Short problem 1: Output every line of the Block 1 rows as a Markdown table with the columns "Index" and "Content", numbering each line and omitting blank lines.

Document section:
....

In other words, the White Sox might need to go outside the organization to find an everyday right fielder for next season. The free-agent market has plenty of options, though they vary in how excited they’ll make the fan base. Here’s a look at some options.

Bryce Harper

We’ll start with the biggest name on the free-agent market and a guy the White Sox reportedly have interest in. Harper is one of the best players in baseball, and his coming to the South Side would change the franchise’s present and future. Would it make them a playoff team in 2019? Not sure I’d go that far. But it would make them a playoff contender for years to come once the organization’s fleet of highly touted prospects grew up around him. White Sox fans don’t need to be convinced that signing Harper would be a good idea. Harper needs to be convinced that signing with the White Sox is a good idea. Their financial flexibility could do a good deal of that convincing. But is planned future success enough to defeat a pitch of the ability to win multiple championships starting right now?

....

Input records:

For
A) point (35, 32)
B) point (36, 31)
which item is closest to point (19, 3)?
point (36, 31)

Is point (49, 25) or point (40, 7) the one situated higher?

....

Short problem 2: Translate this sentence from the White Sox right-field passage into Spanish: "Harper is one of the best players in baseball, and his coming to the South Side would change the franchise’s present and future."

Written reply 1:
| Index | Content |
|---|---|
| 1 | For |
| 2 | A) point (35, 32) |
| 3 | B) point (36, 31) |
| 4 | which item is closest to point (19, 3)? |
| 5 | point (36, 31) |
| 6 | Is point (49, 25) or point (40, 7) the one situated higher? |

Written reply 2: Harper es uno de los mejores jugadores del béisbol, y su llegada al South Side cambiaría el presente y el futuro de la franquicia.